*Aim of the task:* Find every line in the records that holds the string "agora". Copy each one.

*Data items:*
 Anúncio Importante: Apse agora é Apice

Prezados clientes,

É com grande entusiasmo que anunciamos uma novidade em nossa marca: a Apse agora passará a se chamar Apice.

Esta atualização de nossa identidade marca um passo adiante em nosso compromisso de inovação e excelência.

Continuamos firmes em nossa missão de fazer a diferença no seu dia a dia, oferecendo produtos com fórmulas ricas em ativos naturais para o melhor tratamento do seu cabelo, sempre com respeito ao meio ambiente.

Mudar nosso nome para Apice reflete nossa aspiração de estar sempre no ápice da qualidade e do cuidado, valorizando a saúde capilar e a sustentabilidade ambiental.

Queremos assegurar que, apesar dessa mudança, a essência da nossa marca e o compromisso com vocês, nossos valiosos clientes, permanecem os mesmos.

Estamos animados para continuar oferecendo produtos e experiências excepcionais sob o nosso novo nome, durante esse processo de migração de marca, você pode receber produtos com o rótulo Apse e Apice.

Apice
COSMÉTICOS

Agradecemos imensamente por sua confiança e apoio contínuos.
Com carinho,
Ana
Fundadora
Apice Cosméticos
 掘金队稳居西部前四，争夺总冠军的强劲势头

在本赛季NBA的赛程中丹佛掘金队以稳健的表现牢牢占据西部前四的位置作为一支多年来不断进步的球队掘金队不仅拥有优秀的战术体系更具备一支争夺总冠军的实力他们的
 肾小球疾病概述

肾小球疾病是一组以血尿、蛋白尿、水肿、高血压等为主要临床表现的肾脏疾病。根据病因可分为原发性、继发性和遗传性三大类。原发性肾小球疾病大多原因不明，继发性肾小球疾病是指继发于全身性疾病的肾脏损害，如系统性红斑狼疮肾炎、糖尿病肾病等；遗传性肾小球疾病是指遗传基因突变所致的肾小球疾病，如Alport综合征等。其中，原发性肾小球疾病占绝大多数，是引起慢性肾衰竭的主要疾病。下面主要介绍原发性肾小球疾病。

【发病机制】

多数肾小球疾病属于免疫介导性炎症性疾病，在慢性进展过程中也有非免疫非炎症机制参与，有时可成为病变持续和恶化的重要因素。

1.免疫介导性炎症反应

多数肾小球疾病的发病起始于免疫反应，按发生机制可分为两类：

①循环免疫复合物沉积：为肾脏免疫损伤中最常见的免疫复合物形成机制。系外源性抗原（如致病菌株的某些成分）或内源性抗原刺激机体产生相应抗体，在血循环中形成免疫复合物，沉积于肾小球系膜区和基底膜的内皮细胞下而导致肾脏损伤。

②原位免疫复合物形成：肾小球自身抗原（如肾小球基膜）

*Answer to this task:*
 Anúncio Importante: Apse agora é Apice
É com grande entusiasmo que anunciamos uma novidade em nossa marca: a Apse agora passará a se chamar Apice.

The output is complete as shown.